Report every line of the listing below in which the string "camera" occurs.
[Stored data Boundary: Start]
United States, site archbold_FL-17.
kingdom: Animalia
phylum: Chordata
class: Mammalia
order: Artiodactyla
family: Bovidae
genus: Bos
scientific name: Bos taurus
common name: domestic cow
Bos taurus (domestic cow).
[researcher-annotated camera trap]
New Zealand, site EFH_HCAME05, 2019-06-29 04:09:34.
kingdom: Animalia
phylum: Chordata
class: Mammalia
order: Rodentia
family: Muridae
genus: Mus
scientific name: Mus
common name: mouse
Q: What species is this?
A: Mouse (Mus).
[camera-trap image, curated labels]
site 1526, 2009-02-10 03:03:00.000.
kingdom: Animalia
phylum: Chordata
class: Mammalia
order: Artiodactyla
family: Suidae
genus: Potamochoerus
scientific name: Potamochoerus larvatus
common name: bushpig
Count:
[Stored data Boundary: End]
Task output
[researcher-annotated camera trap]
[camera-trap image, curated labels]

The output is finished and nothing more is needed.